Résister au meurtre (d’un animal)
Saucet n’est pas un militant anti-chasse. D’ailleurs, il n’est opposé pas à cette pratique, par principe, il le dit dans une vidéo de l’association Abolissons la Vénerie Aujourd’hui, vidéo disponible sur le site du quotidien La Dépêche : « qu’on chasse un animal, je suis d’accord ». Mais qu’un cerf venu se réfugier dans son jardin, un animal épuisé, blessé, acculé soit pourchassé par une meute pour être abattu par un veneur à cheval, fût-il Monsieur de la Rochefoucauld, membre de la célèbre famille de l’aristocratie française, qui dirigeait l’équipage, lui était inacceptable.
M. Saucet n’a d’ailleurs guère été impressionné par le titre de noblesse du chef des veneurs et l’a éconduit, selon ses propres dires, aussi bien que s’il avait été le président de la République lui-même. Comme beaucoup d’autres Français et beaucoup d’autres Françaises, confronté à une telle situation, M. Saucet n’aspire pas à la mise à mort volontaire et ritualisée d’un animal en piètre posture. Effectivement, il a protégé, nourri, abreuvé, secouru ce jeune cerf à bout de souffle. Sylvain Saucet a résisté à sa mise à mort. Il a jugé que celle-ci était immorale, au nom d’un moindre bénéfice (quel bénéfice d’ailleurs est celui de la traque et de la mise à mort violente d’un cervidé par une équipe de vénerie ?).
Cet événement est remarquable à plus d’un titre. Je voudrais ici m’attarder sur ce qu’il révèle des relations anthropozoologiques actuelles, et sur le fait que bien des membres de notre société sont contre les actes de cruauté commis sur les autres animaux. Comme dit M. Saucet, « On est en 2023, quand il est pris au piège, c’est bon, cela fera plaisir à tout le monde qu’il le laisse partir, l’animal. »

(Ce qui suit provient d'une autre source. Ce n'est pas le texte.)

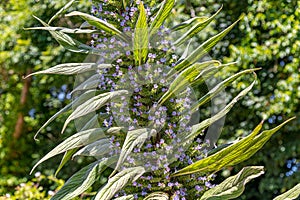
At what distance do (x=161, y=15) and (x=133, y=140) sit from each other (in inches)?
12.4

En 2023, la majorité des gens, en France, soutiennent l’interdiction de la chasse à courre (77 %) et des corridas (77 %), ou encore celle de l’élevage intensif (85 %)[1]. La demande d’évolution est tangible. On la perçoit également dans l’opinion formulée par 84 % de Françaises et de Français qui estiment la cause animale assez importante ou très importante en politique[2]. C’est un changement profond qui est plébiscité.
Si les attitudes évoluent bel et bien, les comportements sont toutefois plus lents et difficiles à changer, pour des raisons liées à la culture humaniste, aux systèmes juridiques et politiques, au pouvoir des lobbys, aux habitudes de langage, aux normes et à la psychologie sociale. Un paradoxe s’observe entre, d’un côté, des aspirations croissantes à changer de modèle de relation et, de l’autre, des pratiques qui restent largement ancrées dans un modèle où les animaux n’importent pas. C’est ce qu’on appelle en psychologie sociale le value-action gap, le décalage entre les comportements auxquels on aspire, et les actions réelles. C’est là que la zooinclusivité peut aider à modifier le rapport.
La zooinclusivité, partant de l’acceptabilité des pratiques, répertorie les petits gestes et les grandes actions à entreprendre afin de contribuer à modifier les comportements, à dépasser le biais anthropocentrique, pour développer un monde favorable à tous les animaux. Le premier objectif est de valoriser la prise en compte de leurs intérêts. Je développe cette notion dans un livre récemment paru, Considérer les animaux. Une approche zooinclusive.
Agir de façon zooinclusive, c’est déjà penser de façon zooinclusive, à la manière de M. Saucet. Dans une situation où un mammifère non humain se réfugie chez lui, traqué, blessé, à la merci d’une meute de chiens et d’un groupe de chasseurs humains à cheval, M. Saucet prend le parti du cervidé, ressent de l’empathie pour lui, considère son état physique, comportemental et émotionnel, décide de le protéger en s’interposant physiquement, résiste aux veneurs armés, arrose les chiens pour les tenir à distance.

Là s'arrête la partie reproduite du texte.